La sostenibilità va verso un sistema interdipendente costituito da componenti che creano condizioni favorevoli al fiorire della vita e alla felicità delle persone. Ecco come.

C’è la ricerca del benessere e della felicità. C’è la lotta alla crisi climatica. Ma c’è soprattutto, come strategia fondamentale, la promozione di quella che viene chiamata economia rigenerativa. Definita come un sistema interdipendente costituito da componenti che creano sistematicamente condizioni favorevoli al fiorire della vita e alla felicità delle persone.

Poggia su questi pilastri l’impegno che è stato sottoscritto a metà ottobre a Parma da una coalizione di imprenditori e organizzazioni internazionali in occasione di Regeneration 20|30, evento di presentazione della Regenerative Society Foundation che si occuperà di promuovere un dialogo multilaterale a livello globale sul tema dell’economia rigenerativa, allo scopo di farne il nuovo modello di riferimento per lo sviluppo economico.

Un nuovo paradigma

Il cambiamento corre veloce e sono in molti, prim’ancora che si sia affermata, a guardare già oltre la sostenibilità, identificando proprio nella rigeneratività il nuovo paradigma a cui ispirarsi per superare il modello economico tuttora dominante. Un modello che va rapidamente consegnato alla storia se, come umanità, vogliamo affrontare con almeno qualche chance di successo le molteplici crisi a cui questo stesso modello, estrattivo e ossessionato dal mantra della crescita a tutti i costi, ci ha portato: ultima in ordine di tempo, per ora, l’emergenza sanitaria Covid-19, prima fra tutte per gravità l’emergenza climatica.

_ISTRUZIONI_.
• a. Trascriva dal brano sull'economia rigenerativa tutto il testo che va da «Un nuovo paradigma» fino a «gravità l’emergenza climatica.», senza alcuna modifica.
• b. Elenchi le tre componenti che nel brano sull'economia rigenerativa sono introdotte dalle parole «C'è».
• c. Prosegua il brano sull'economia rigenerativa a partire dall'ultima frase riportata.
Le voci riportate più avanti non hanno alcun ruolo in questo lavoro.

_VOCI FORNITE_.
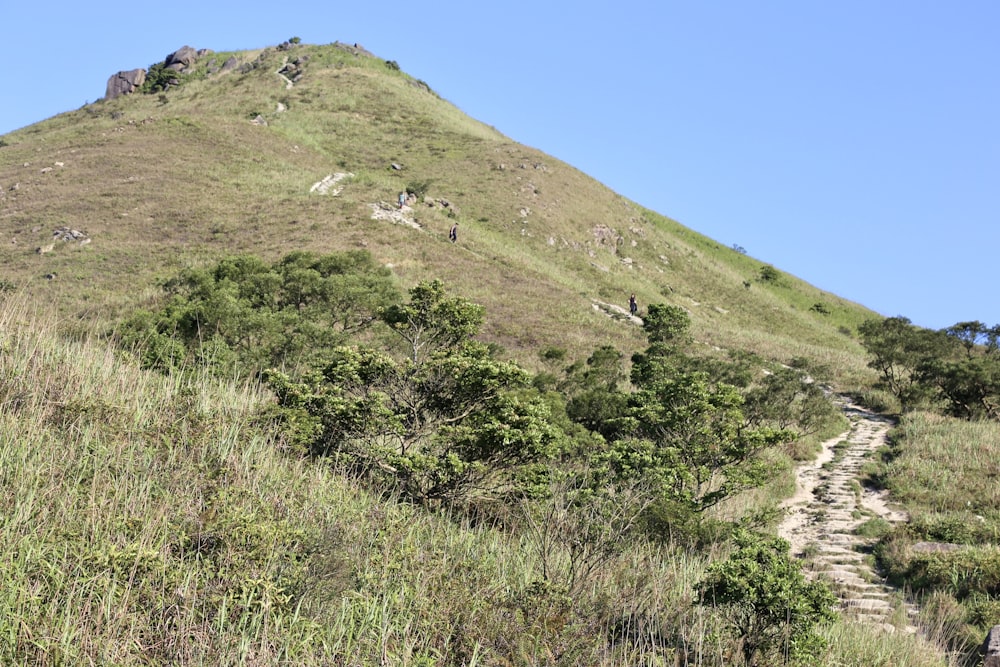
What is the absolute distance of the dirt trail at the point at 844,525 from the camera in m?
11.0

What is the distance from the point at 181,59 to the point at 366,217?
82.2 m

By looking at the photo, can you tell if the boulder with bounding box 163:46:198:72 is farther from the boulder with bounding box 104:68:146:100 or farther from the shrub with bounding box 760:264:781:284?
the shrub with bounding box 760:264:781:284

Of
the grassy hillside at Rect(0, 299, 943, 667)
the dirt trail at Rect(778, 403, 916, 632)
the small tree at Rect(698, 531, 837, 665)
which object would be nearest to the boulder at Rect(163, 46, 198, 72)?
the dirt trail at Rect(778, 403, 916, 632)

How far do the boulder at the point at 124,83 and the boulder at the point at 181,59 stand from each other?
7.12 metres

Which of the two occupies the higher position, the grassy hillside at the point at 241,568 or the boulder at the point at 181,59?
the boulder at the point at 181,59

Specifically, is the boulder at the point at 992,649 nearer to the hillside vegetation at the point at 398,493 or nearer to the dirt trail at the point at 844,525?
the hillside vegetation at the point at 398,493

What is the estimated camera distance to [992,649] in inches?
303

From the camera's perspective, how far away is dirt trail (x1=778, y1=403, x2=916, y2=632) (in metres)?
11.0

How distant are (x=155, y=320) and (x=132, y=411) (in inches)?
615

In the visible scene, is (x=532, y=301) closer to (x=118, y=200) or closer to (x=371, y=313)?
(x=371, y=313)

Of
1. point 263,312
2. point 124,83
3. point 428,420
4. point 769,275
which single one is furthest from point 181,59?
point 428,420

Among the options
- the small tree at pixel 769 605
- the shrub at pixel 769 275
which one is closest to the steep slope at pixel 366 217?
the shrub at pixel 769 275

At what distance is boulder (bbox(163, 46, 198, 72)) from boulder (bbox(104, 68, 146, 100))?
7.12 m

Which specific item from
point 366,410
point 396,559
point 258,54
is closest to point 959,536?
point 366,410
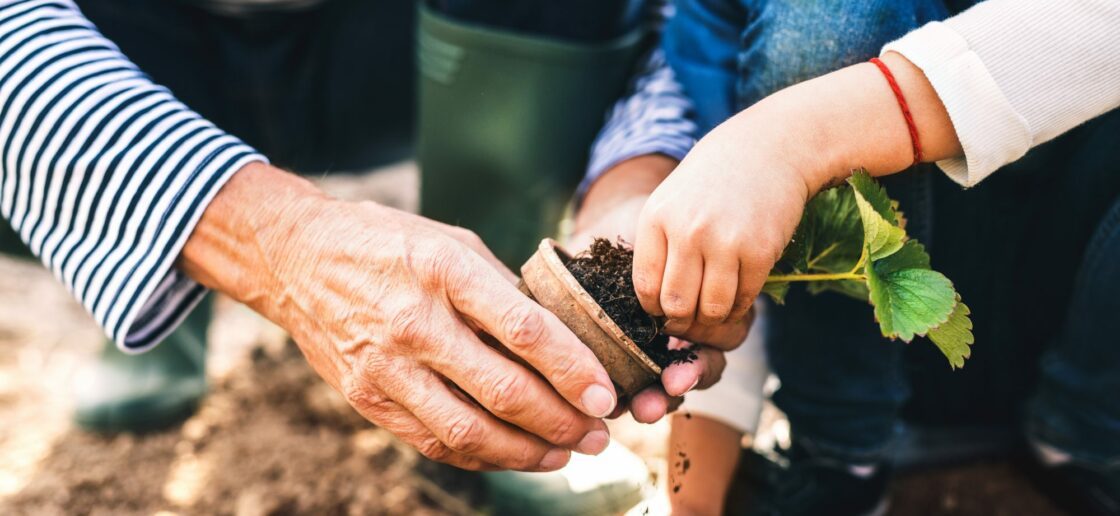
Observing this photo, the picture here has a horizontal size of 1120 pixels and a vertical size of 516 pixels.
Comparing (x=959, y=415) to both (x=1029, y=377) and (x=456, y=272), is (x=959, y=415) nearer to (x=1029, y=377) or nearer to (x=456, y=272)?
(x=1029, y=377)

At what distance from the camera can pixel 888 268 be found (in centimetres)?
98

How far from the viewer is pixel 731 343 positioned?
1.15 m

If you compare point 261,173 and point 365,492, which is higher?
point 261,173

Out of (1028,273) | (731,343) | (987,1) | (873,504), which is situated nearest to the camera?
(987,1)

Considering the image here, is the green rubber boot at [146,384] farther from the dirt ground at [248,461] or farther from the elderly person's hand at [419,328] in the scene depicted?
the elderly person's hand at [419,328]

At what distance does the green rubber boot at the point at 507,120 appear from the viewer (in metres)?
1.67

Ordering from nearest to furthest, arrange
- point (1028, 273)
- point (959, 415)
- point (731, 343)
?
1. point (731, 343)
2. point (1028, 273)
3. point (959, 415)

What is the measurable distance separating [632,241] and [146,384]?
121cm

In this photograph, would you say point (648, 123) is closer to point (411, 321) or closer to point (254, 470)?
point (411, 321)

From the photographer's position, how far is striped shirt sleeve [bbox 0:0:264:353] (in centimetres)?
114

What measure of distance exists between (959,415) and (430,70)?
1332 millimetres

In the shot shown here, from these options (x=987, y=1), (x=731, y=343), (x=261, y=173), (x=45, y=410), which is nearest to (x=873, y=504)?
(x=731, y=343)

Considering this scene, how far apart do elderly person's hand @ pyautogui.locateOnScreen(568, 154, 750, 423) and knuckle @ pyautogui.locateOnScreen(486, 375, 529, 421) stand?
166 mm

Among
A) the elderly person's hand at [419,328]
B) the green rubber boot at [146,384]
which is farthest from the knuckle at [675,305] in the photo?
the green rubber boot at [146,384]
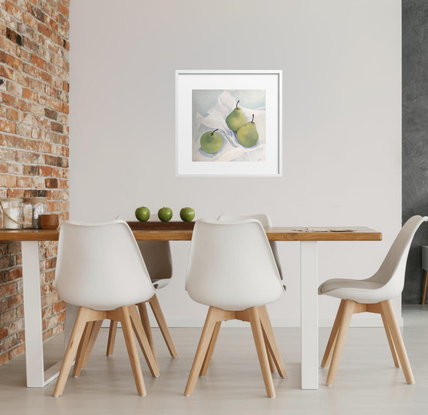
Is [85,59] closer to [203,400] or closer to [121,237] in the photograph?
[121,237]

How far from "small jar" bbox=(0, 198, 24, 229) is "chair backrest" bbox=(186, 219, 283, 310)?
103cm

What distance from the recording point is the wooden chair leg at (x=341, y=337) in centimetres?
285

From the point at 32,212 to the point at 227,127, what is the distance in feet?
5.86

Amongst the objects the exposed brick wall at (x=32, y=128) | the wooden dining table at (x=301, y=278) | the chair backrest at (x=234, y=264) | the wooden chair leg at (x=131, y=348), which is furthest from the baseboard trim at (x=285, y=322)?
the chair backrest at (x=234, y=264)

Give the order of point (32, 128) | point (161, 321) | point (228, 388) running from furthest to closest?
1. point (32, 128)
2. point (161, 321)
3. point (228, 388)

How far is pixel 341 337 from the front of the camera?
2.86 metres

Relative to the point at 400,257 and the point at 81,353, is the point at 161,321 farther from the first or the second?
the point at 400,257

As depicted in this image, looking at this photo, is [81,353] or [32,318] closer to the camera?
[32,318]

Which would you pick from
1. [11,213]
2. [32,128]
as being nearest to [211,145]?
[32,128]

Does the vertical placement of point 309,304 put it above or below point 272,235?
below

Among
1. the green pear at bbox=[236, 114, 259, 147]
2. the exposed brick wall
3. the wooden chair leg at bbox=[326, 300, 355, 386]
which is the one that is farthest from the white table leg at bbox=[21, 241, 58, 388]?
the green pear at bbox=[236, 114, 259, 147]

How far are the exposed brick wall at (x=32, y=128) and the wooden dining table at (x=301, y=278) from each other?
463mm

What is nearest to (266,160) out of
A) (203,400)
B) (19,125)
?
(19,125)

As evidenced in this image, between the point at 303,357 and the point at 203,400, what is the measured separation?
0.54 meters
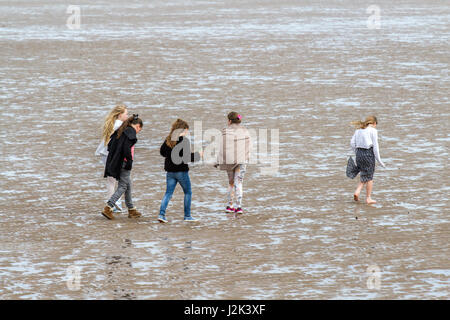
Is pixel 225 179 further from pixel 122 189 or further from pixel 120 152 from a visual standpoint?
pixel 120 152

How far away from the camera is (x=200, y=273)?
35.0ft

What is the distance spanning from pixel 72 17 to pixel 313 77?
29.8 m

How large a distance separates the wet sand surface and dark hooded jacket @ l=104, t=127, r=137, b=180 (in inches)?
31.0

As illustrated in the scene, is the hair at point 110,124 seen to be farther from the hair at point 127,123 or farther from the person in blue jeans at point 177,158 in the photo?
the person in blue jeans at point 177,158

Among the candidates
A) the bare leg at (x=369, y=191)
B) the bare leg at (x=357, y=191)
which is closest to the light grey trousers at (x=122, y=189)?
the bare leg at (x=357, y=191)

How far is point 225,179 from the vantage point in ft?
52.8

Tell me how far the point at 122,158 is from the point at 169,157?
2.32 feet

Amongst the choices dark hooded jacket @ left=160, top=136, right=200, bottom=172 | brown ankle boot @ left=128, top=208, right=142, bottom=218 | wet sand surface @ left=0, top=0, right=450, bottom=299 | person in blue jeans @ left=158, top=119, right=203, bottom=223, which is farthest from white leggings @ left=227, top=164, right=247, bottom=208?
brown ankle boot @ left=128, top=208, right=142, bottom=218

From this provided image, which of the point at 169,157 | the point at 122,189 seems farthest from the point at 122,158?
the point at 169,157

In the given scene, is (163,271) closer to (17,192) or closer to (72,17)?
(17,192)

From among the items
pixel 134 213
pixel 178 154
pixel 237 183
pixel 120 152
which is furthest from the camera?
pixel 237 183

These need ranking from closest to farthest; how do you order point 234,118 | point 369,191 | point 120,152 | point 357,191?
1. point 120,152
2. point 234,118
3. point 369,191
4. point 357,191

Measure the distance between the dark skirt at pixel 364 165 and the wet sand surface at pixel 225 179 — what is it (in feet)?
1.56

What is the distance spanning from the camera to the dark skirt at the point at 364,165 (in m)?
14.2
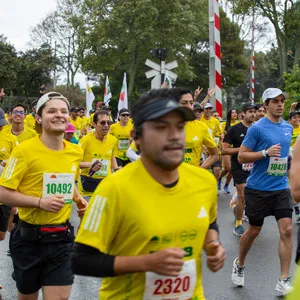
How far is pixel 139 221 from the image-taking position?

_RISPOSTE_.
• a.
Un nuovo paradigma

Il cambiamento corre veloce e sono in molti, prim’ancora che si sia affermata, a guardare già oltre la sostenibilità, identificando proprio nella rigeneratività il nuovo paradigma a cui ispirarsi per superare il modello economico tuttora dominante. Un modello che va rapidamente consegnato alla storia se, come umanità, vogliamo affrontare con almeno qualche chance di successo le molteplici crisi a cui questo stesso modello, estrattivo e ossessionato dal mantra della crescita a tutti i costi, ci ha portato: ultima in ordine di tempo, per ora, l’emergenza sanitaria Covid-19, prima fra tutte per gravità l’emergenza climatica.

• b.
- la ricerca del benessere e della felicità
- la lotta alla crisi climatica
- la promozione dell'economia rigenerativa

• c.
Tra sostenibilità e rigeneratività non esiste evidentemente contrapposizione ma affinità, si rema cioè dalla stessa parte. Tuttavia la differenza esiste ed è importante, perché in estrema sintesi la rigeneratività sposta l’asticella ancora più in alto rispetto alla sostenibilità. O, se si vuole, la precede. Nel senso che la sostenibilità, cioè “assicurare il soddisfacimento dei bisogni della generazione presente senza compromettere la possibilità delle generazioni future di realizzare i propri”, come affermava la Commissione Bruntland, non è più sufficiente per rimettersi in carreggiata. Le disfunzioni del modello di sviluppo dominante hanno infatti creato danni di tale portata, dalla crisi climatica alla crescita delle disuguaglianze economiche e sociali (rese massimamente evidenti e purtroppo esacerbate dalla pandemia Covid-19), che occorre fare il possibile prima di tutto per riparare quei danni. Rivitalizzare persone, ambienti, economia. Ricostruire le condizioni che permettono uno sviluppo equilibrato in senso sociale, ambientale ed economico. Rigenerare, appunto: “Riportare a una precedente condizione di efficienza, integrità“.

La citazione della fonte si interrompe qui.